For decades advocates have clamored for greater transparency and privacy protections from the data harvesting machinery of social media. Those calls have only recently led to a shift in the laissez-faire approach to regulating what feels like a lawless internet.

But Wall Street and VC money have already moved on from the social web. Did somebody say AI? By the time the government gets serious about ground rules, the next tech reset has arrived. It’s why “move fast and break things” worked so well.

This time, workers are already at the front line of securing protections against the rush of new automation tools.

In the latest generation-defining tech disruption, the labor movement is setting boundaries in a welcome correction and lesson from the failures and dysfunctions of the social web era.

“Unions are a tool for protections where there is a lack of federal oversight and laws,” said Margaret Poydock, a senior policy analyst at the Economic Policy Institute.

While some of AI’s boosters insist that muscular government action is poorly adapted to grapple with swiftly evolving technology, real-world harms are already unfolding. And so is union pushback.

Perhaps the most prominent example comes from Hollywood. Entertainment workers secured provisions in their new contract that bar studios from using AI to write or rewrite literary material and set other protections around disclosure and the use of writers’ material to train AI.
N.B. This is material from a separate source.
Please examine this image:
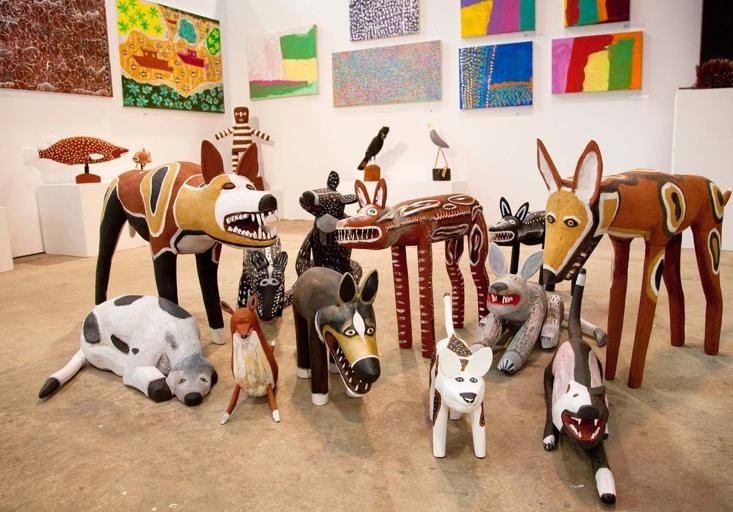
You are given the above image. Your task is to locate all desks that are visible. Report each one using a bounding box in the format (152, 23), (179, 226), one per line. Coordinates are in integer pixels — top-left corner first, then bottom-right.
(37, 183), (146, 258)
The need for worker protections is already evident in early cases of corporate abuses. Earlier this month, the Arena Group, the publisher of Sports Illustrated, fired its CEO following an editorial scandal over the exploitation of synthetic content. Sports Illustrated had been publishing commerce articles “written” by nonexistent authors whose profile pictures were computer generated, the media outlet Futurism revealed.

The Sports Illustrated Union said it was “horrified” by the Futurism report.
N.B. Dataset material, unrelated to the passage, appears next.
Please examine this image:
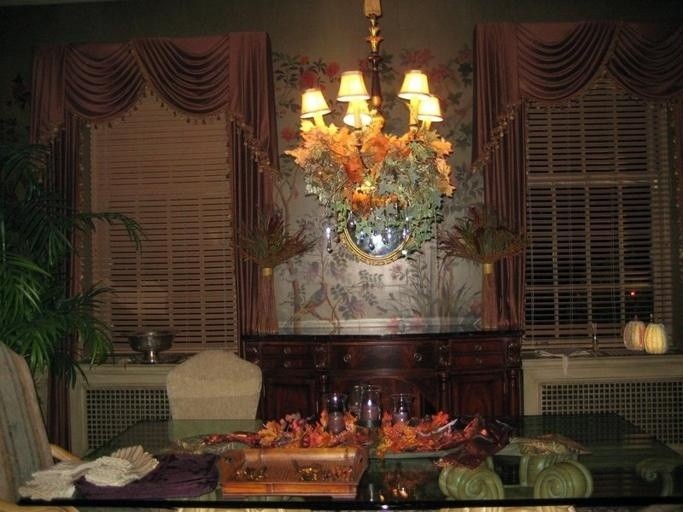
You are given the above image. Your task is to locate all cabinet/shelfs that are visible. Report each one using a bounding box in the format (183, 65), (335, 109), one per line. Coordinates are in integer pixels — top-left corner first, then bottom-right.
(321, 382), (418, 434)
“We deplore being associated with something so disrespectful to our readers,” the union said, signing the statement as the “Humans of the SI Union.” “We demand the company commit to adhering to basic journalistic standards, including not publishing computer-written stories by fake people.”

Last week Microsoft (MSFT) and the AFL-CIO union federation announced a partnership to navigate labor issues tied to the advancement of AI. Technologists will share developments in the field with workers as part of the agreement and seek their input as they develop AI in the workplace.

“It’s not about trying to stop or stifle anything, but making sure there are guardrails that keep people safe,” said Conor O’Donnell, a software tester at Microsoft-owned video game studio ZeniMax, whose workers voted to form a union — a first in the US for the tech giant.

O’Donnell is working to negotiate specific terms of the contract as a member of the bargaining committee at ZeniMax Workers United-CWA. The union and Microsoft have already agreed to language that would give workers a means to address how AI is deployed at the company.

That the broad use of AI is still in its emergent phase may seem like a reason to keep from placing restrictions on the technology. But workers say the newness of it all is why guidelines are crucial.

“If something new were to come up that we specifically hadn’t thought of yet, we will still have a voice in dealing with it,” O’Donnell said.